“Sola Scriptura”, the Canon, and Roman Catholicism

Dr. James White and Dr. Michael Kruger, President and Professor of New Testament, Reformed Theological Seminary, Charlotte, NC, discuss the issues of the NT Canon, Sola Scriptura, and Roman Catholicism.

I don’t know why it starts where it does; so please rewind to the beginning after clicking on it.

Anyone commenting by way of seeking to refute the Protestant position on Sola Scriptura or the Canon as oppossed to the Roman Catholic view, needs to demonstrate that they have listened to the whole thing first. 

I especially encourage Muslims to listen to this carefully and take notes. It will help you understand why liberal critical scholarship is wrong about the canon of Scripture, and why the popular “Da Vinci Code” type argumentation by Dan Brown is wrong. Also, it will help to understand why the common mis-conception that the council of Nicea in 325 AD had anything to do with the canon of Scripture, is wrong. For more on the Council of Nicea of 325 AD, see here.  Also, you should invest in 3 of Michael Kruger’s books, in order to properly understand the truth of these issues:  

1.  Canon Revisted

2.  The Heresy of Orthodoxy, with Andreas Kostenberger

3.  The Question of Canon

see his 3 books at his excellent website here; and also see his past series on the canon.  

and here.

Also, see my earlier post on 2 of his books and website.

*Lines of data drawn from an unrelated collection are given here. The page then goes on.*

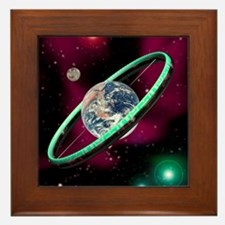Artwork of a torus-shaped space statio Framed Tile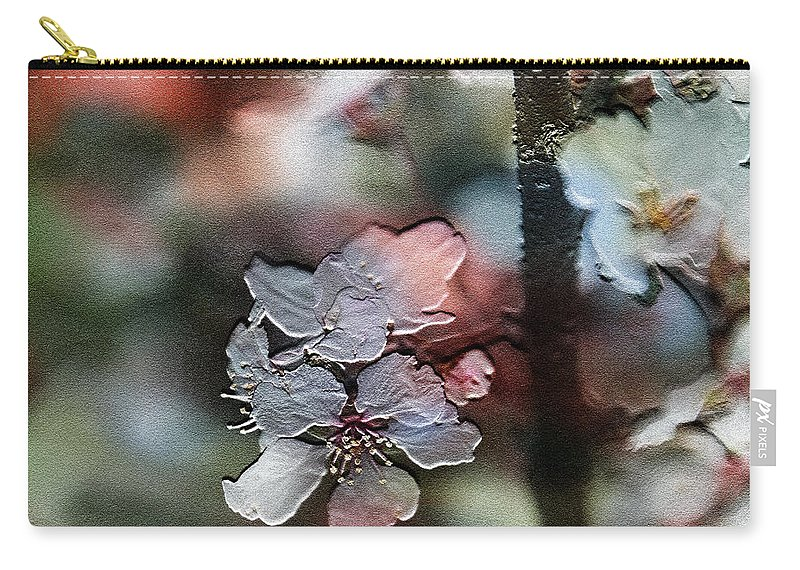 Flower Carry-all Pouch featuring the photograph Cherry Blossoms by Ericamaxine Price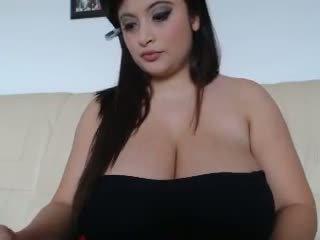 كبير غض ones: كبير طبيعي الثدي الاباحية فيديو e5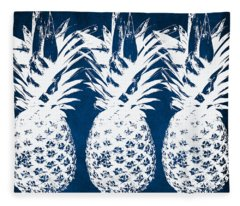Kitchen Art Fleece Blankets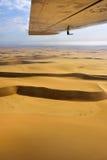 Voo sobre o deserto de Namib Foto de Stock Royalty Free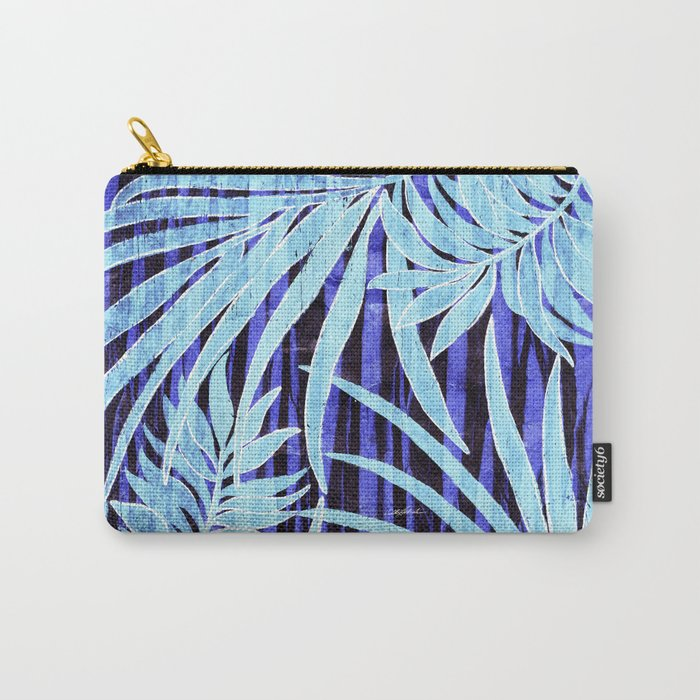 Java Jaunt Carry-All Pouch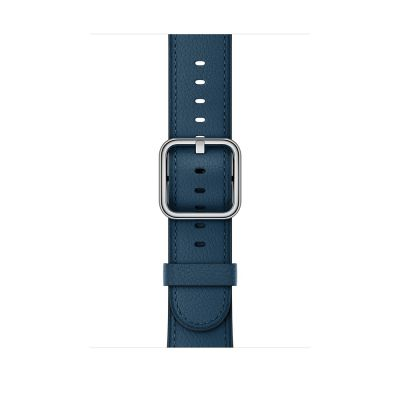Remienok na Apple Watch 42mm s klasickou prackou kozmicky modrý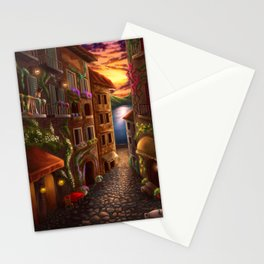 European Sun Stationery Cards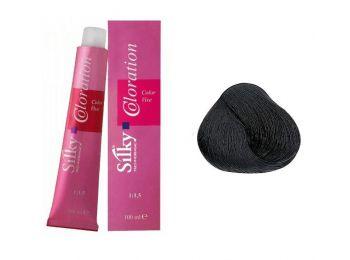 Silky hajfesték 3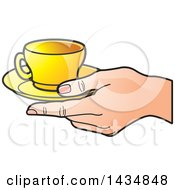 Poster, Art Print Of Hand Holding A Yellow Tea Cup And Saucer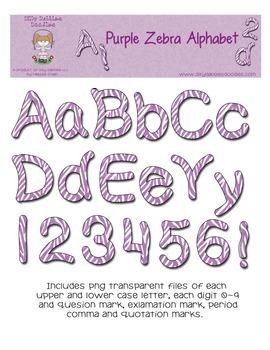 Zebra Purple Alphabet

The English word “canon”, comes from the Greek word, “canon” ( κανων ) which came from Hebrew קנה ( QaNeh ), which originally meant a “measuring rod”, “a reed”, and came to mean “standard” (in Arabic and Farsi = معیار ،”criterion” (Furqan) فرقان , “rule”, “law” قانون , “principle” قاعده. It is related to the Arabic word, Qanoon (قانون ), which is another for “law”, “rule”, besides Sharia/Shariat شریعت / شریعه.  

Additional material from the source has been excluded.